__Отрывок__

Выбрать главу

Аресты быстро следовали за арестами. По заявлению правительственного циркуляра, тридцать семь губерний были "заражены" пропагандой. Никто не знает точно числа арестованных; в одном так называемом "деле 193-х", тянувшемся четыре года, оно достигало, по данным официальной статистики, тысячи четырехсот.

Но за погибшими смело выступали на арену новые ряды бойцов, пока наконец благодаря громадному числу жертв битва, по-видимому, начала затихать. То усиливаясь, то ослабевая, движение продлилось два года. Но в конце концов необходимо было признать, что лбом стены не прошибешь. С 1878 года характер движения переменился. Широкая пропаганда, то есть одно, что еще могло бы поднять крестьян на восстание, была оставлена, и ее место заняли так называемые "поселения" - небольшие колонии, которые устраивались уже с расчетом на более или менее продолжительную деятельность в раз избранной местности.

Во избежание подводных скал, о которые разбилось движение прошлых лет, колонисты действовали чрезвычайно осторожно, стараясь не обращать на себя внимания, не производить шума, вести свою агитацию только в среде таких крестьян, которых они лично знали за людей надежных и благоразумных. Колонии, менее подверженные риску быть открытыми, держались с переменным счастьем несколько лет, но не оставили никаких заметных следов своей деятельности.

Очевидно, однако, что они и не могли сделать особенно много, ввиду необъятности России и необходимости умышленно ограничивать круг своей работы даже в пределах избранных местностей.

IV

Процессы пропагандистов, имевшие место в 1877 и 1878 годах, знаменуют конец этого первого периода революционного движения в России, являясь в то же время его апофеозом.

__Представленные записи__
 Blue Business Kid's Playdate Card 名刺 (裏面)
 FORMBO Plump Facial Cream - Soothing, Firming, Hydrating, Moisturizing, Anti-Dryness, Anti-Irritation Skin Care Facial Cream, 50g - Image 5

---

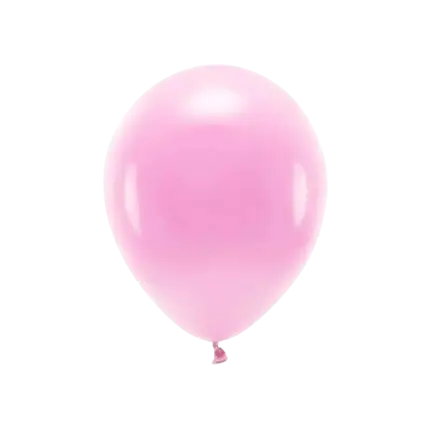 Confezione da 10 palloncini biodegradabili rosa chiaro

---

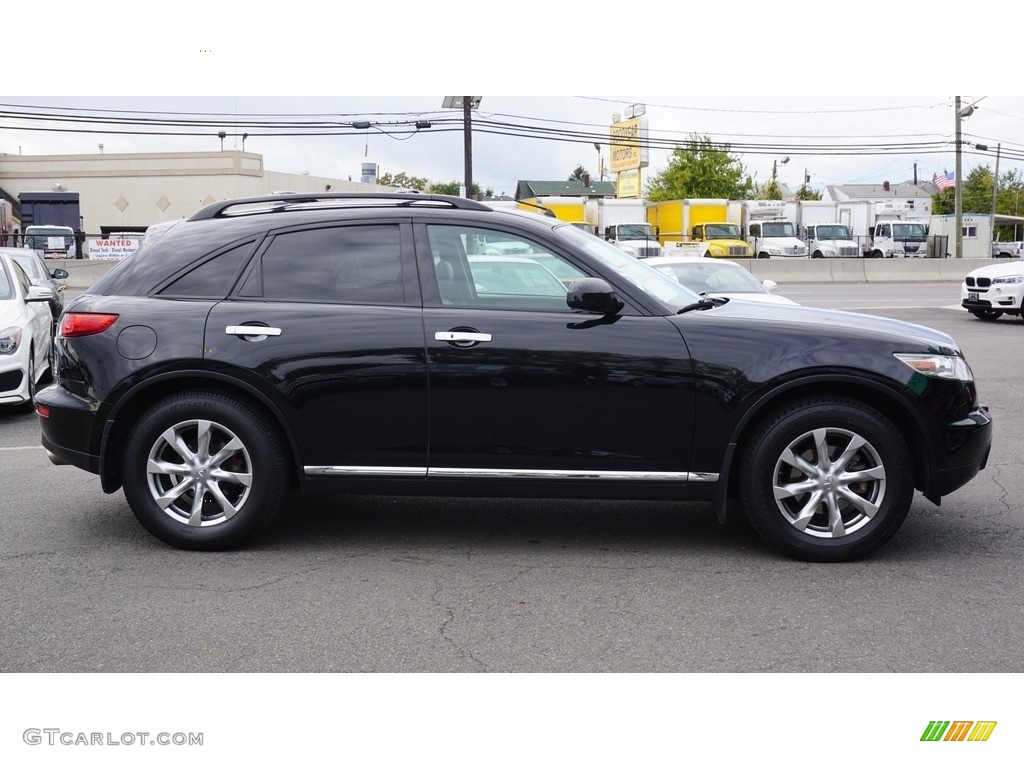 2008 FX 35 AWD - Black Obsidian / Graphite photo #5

__Задания__
1. Ответьте по отрывку:
(а) Сколько губерний правительственный циркуляр назвал «зараженными» пропагандой?
(б) Сколько лет тянулось «дело 193-х»?
(в) С какого года изменился характер движения?
2. Перепишите из отрывка без изменений фрагмент, который начинается со слов «Во избежание подводных» и заканчивается словами «время его апофеозом.».

__Ответы к заданиям__
1.
(а) Тридцать семь.
(б) Четыре года.
(в) С 1878 года.

2.
Во избежание подводных скал, о которые разбилось движение прошлых лет, колонисты действовали чрезвычайно осторожно, стараясь не обращать на себя внимания, не производить шума, вести свою агитацию только в среде таких крестьян, которых они лично знали за людей надежных и благоразумных. Колонии, менее подверженные риску быть открытыми, держались с переменным счастьем несколько лет, но не оставили никаких заметных следов своей деятельности.

Очевидно, однако, что они и не могли сделать особенно много, ввиду необъятности России и необходимости умышленно ограничивать круг своей работы даже в пределах избранных местностей.

IV

Процессы пропагандистов, имевшие место в 1877 и 1878 годах, знаменуют конец этого первого периода революционного движения в России, являясь в то же время его апофеозом.